> TASK TO COMPLETE
In the page on the poem "Spring Rain," whom did Sara Teasdale marry, and in what year?

═══ EXTRACT PROVIDED ═══

Spring Rain by Sara Teasdale * Poetry

As we know, the rainy seasons seem to come between the harsh coldness of winter and the swealtering heats of the summer. Last autumn, we found the perfect poem for the rainy weather – but while autumn rain is more like the undertaker, swiping away the dead leaves, filling the earth with sorrowful thoughts, spring rain brings life, makes the trees bud new leaves and more importantly, cleans away the traces of wrinkles from winter’s old face, showing the new face of spring.522461415

Spring Rain 

by Sara Teasdale
I thought I had forgotten,
But it all came back again
To-night with the first spring thunder
In a rush of rain.

I remembered a darkened doorway
Where we stood while the storm swept by,
Thunder gripping the earth
And lightning scrawled on the sky.
The passing motor busses swayed,
For the street was a river of rain,
Lashed into little golden waves
In the lamp light’s stain.
With the wild spring rain and thunder
My heart was wild and gay;
Your eyes said more to me that night
Than your lips would ever say. . . .
I thought I had forgotten,
But it all came back again
To-night with the first spring thunder
In a rush of rain.
About the author
Sara Teasdale (1884 - 1933)
Sara Teasdale (1884 – 1933)

Sara Trevor Teasdale was born on August 8, 1884 in St. Louis Missouri. She was the youngest child of Mary Elizabeth Willard and John Warren Teasdale. At the time of Sara’s birth, Mary was 40, and John was 45. Teasdale had three other siblings. She had two brothers; George, who was the oldest child at 20, and John Warren Jr., was was 14. Teasdale also had a sister, named Mary (she was fondly called “Maime”), and she was 17. Mary loved her sister Sara and took very good care of her. Sara was named after her grandmother. Teasdale’s first word was “pretty”. According to her mother, Sara’s love of pretty things was what inspired her poetry.

Teasdale was always very frail, and caught diseases easily. For most of her life, she had a nurse companion that took care of her. Teasdale grew up in a sheltered atmosphere. She was the youngest child. Because of that, she was spoiled and waited on like a princess. She never had to do normal chores, like make her bed, or do the dishes. She was known to have described herself as “a flower in a toiling world”. Because she was so sickly, she was homeschooled until she was nine. She never had communication with her peers. Teasdale grew up around adults. She was forced to amuse heself with stories and things that she made up in her own lonesome world. When Teasdale was ten, she had the first communication with her peers. Her parents sent her to Miss Ellen Dean Lockwood’s school for boys and girls. When she was fourteen, she went to Mary Institute. She didn’t graduate there, but switched to Hosmer Hall when she was fifteen. There, she began to put the thoughts and dreams that amused her as a girl onto paper. Thus, she wrote her first poem. Teasdale’s first published poem was “Reedy’s Mirror”, and it was published in a local newspaper. Her first collection, “Sonnets to Duse and Other Poems”, was published in 1907. In 1911, her second collection, “Sonnets to Duse and Other Poems” was published. She published many other collections including “Rivers to the Sea”, “Love Songs”, “Flame and Shadow”, “Dark of the Moon”, “Stars To-night”, and finally, “Strange Victory”.

Teasdale married her sweetheart Ernst Filsinger in 1914. They had a happy marriage, but it was too good to last. They divorced in 1929, and she lived the rest of her life only for her poetry. Sara was always frail and sickly, but in 1933, Teasdale caught chronic pneumonia and it weakened her not only in body but also in mind and spirit. No longer able to see the beauty in simple things, Teasdale committed suicide at age 48 in New York, NY on January 29, 1933.

Her final book of poetry was published that year.

═══ STUDY MATERIAL ═══

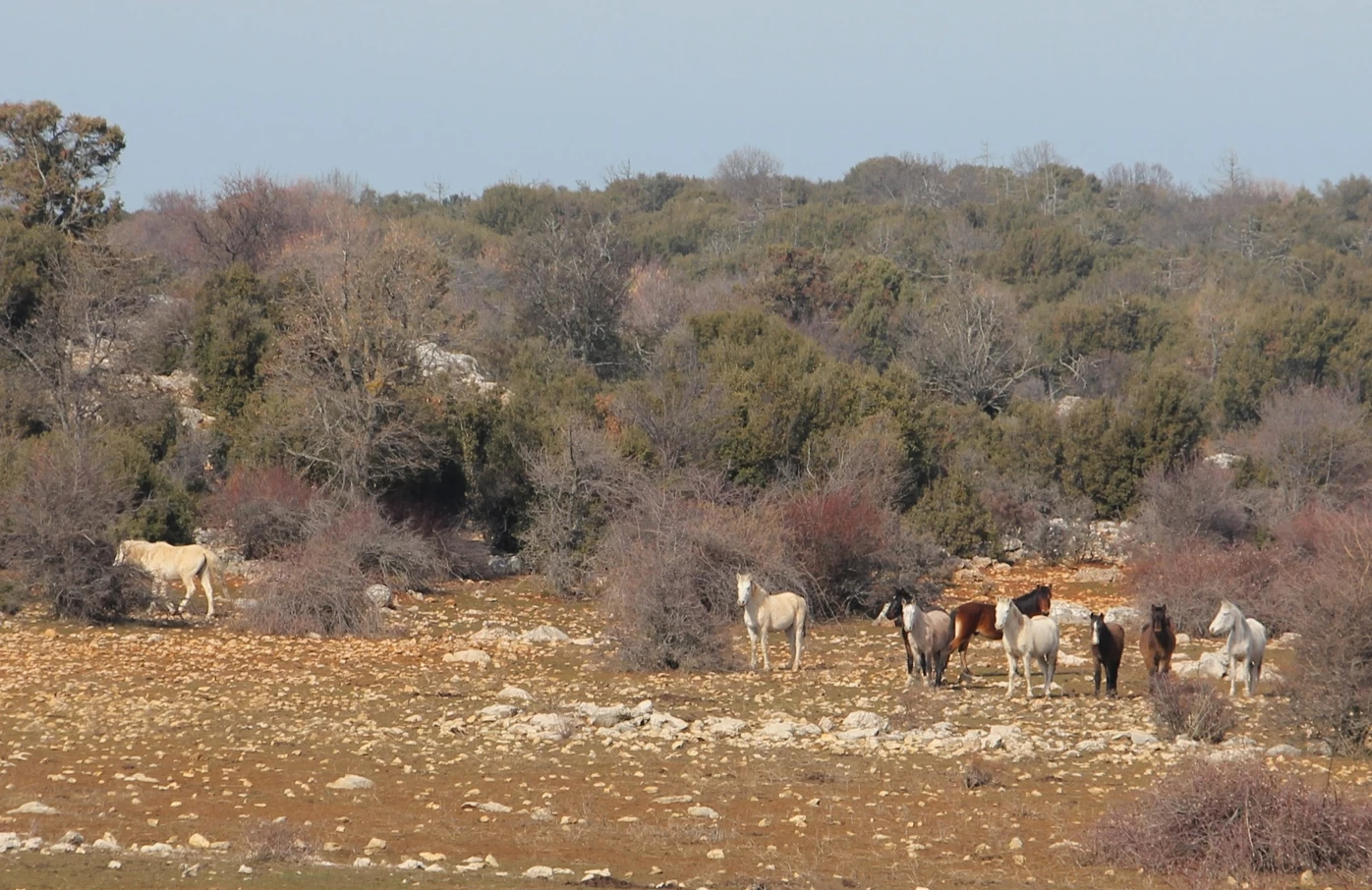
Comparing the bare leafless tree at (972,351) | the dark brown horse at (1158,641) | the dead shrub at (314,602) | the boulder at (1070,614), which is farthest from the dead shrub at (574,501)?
the bare leafless tree at (972,351)

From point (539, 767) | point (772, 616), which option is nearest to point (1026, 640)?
point (772, 616)

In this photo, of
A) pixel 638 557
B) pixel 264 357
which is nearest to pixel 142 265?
pixel 264 357

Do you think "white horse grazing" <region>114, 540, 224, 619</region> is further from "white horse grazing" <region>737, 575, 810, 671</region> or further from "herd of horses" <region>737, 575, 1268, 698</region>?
"herd of horses" <region>737, 575, 1268, 698</region>

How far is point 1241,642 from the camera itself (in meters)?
19.3

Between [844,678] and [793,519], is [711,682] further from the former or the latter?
[793,519]

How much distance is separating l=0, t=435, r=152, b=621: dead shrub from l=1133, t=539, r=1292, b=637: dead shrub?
17630mm

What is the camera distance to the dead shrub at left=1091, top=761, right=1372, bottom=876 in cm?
1138

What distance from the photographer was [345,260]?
37.3 meters

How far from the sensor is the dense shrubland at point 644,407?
3133cm

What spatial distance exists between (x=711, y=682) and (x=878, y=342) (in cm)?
4747

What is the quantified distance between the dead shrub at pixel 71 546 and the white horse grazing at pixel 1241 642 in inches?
659

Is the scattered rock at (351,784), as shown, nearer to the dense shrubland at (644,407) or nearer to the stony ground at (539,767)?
the stony ground at (539,767)

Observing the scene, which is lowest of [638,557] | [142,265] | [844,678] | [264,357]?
[844,678]

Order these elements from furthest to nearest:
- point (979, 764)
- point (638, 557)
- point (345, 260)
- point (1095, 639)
Result: point (345, 260), point (638, 557), point (1095, 639), point (979, 764)
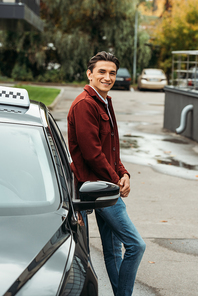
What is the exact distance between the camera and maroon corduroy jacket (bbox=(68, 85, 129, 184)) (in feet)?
9.05

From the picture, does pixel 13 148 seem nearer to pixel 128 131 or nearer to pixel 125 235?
pixel 125 235

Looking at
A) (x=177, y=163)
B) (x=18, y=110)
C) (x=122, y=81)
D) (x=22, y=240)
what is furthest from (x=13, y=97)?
(x=122, y=81)

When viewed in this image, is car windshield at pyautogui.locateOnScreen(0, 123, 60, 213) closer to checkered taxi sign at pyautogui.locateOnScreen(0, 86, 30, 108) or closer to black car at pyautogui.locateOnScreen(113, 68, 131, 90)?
checkered taxi sign at pyautogui.locateOnScreen(0, 86, 30, 108)

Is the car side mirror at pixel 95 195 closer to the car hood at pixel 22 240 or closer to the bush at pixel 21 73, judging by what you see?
the car hood at pixel 22 240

═══

> WRITTEN SOLUTION
Ernst Filsinger, in 1914.